Holiday season deals on Nozama website

It’s the holiday season, and deals are going on in Nozama. The stock won’t last as people will be swarming the products page to buy the discounted items. We need to update the product page instantly when something goes out of stock.

In this scenario, the number of in-stock items for a specific set of discounted products is the data that is going to be accessed very frequently. It’s okay if we use the database to query it in normal hours, but this is the peak traffic time as the deals are going on and we cannot afford latency. Already our Postgres database will be loaded dealing with other queries.

We are going to store the frequently accessed data into a cache layer. This way we don’t have to wait for the database query which is too costly at this moment.

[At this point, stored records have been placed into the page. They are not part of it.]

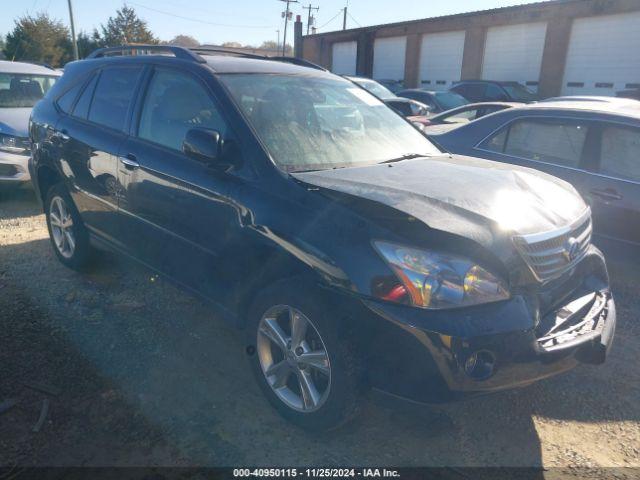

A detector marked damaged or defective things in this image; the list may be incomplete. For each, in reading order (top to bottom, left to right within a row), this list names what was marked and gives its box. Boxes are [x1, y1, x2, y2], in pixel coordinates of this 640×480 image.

damaged front bumper [358, 248, 616, 402]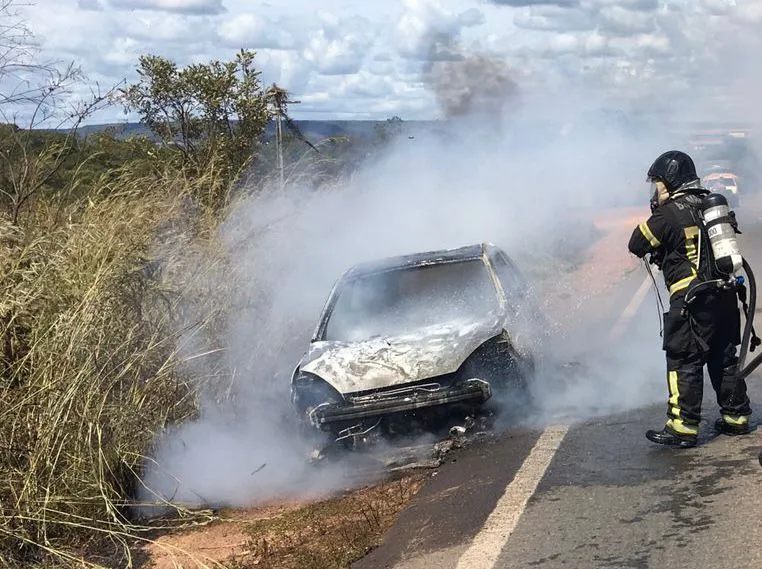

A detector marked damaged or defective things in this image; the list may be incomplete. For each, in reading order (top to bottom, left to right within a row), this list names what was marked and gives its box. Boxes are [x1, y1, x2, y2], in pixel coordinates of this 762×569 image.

damaged windshield [324, 258, 502, 342]
burned car [288, 241, 544, 444]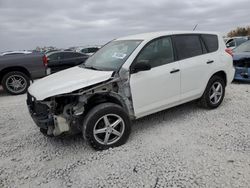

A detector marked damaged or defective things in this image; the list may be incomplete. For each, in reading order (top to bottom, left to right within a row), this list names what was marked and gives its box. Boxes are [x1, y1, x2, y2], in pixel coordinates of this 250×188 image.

crumpled hood [28, 65, 113, 100]
damaged front end [26, 72, 135, 137]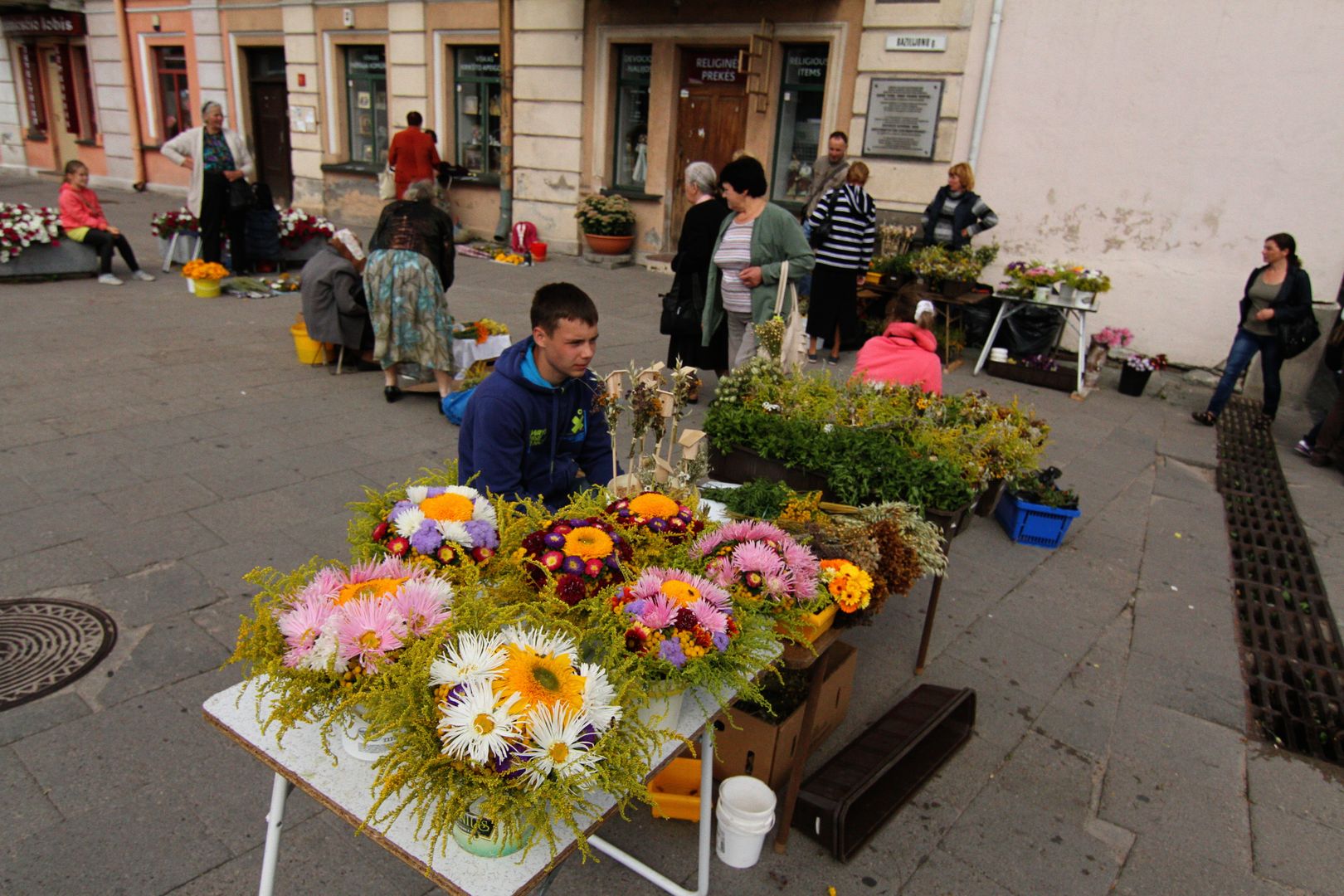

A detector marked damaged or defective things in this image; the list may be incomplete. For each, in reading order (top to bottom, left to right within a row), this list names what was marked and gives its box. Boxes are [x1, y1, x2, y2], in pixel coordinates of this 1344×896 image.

wall with peeling paint [972, 0, 1344, 365]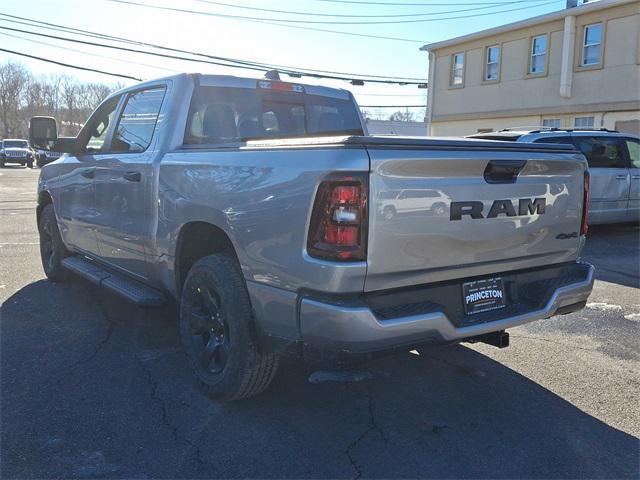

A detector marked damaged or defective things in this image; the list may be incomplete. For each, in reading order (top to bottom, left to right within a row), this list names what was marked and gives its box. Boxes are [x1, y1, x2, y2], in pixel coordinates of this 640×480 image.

crack in pavement [134, 354, 204, 470]
crack in pavement [342, 386, 388, 480]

We are going to use Redis as a cache layer to store our stocks. While redis supports different data structures and we choose hashmap so that the cost for retrieval is O(1). Our data in Redis will look something like this.

in_stock: {<product_id>: 40, <product_id>: 10, <product_id>: 0}

So when the deals page is accessed, the stock details are taken from the cache layer instead of hitting the database.

Our current architecture of Nozama

Above is our current architecture for Nozama. Now our e-commerce website can handle 1000’s of concurrent users. In above diagram if you replace all freehand sketches with proper boxes and use some arrows, it becomes the formal architecture diagram.

Pat yourself on the back. I know it’s a long post and you came this far. You learnt the basic concepts and components of system design. You also learnt how to architect a simple and scalable solution for an e-commerce website.

I say this again, system designs are open-ended problems. The architecture we designed now might not work for all scenarios. But If you have not done any architecture designs, I am sure it would’ve given you a gist of it.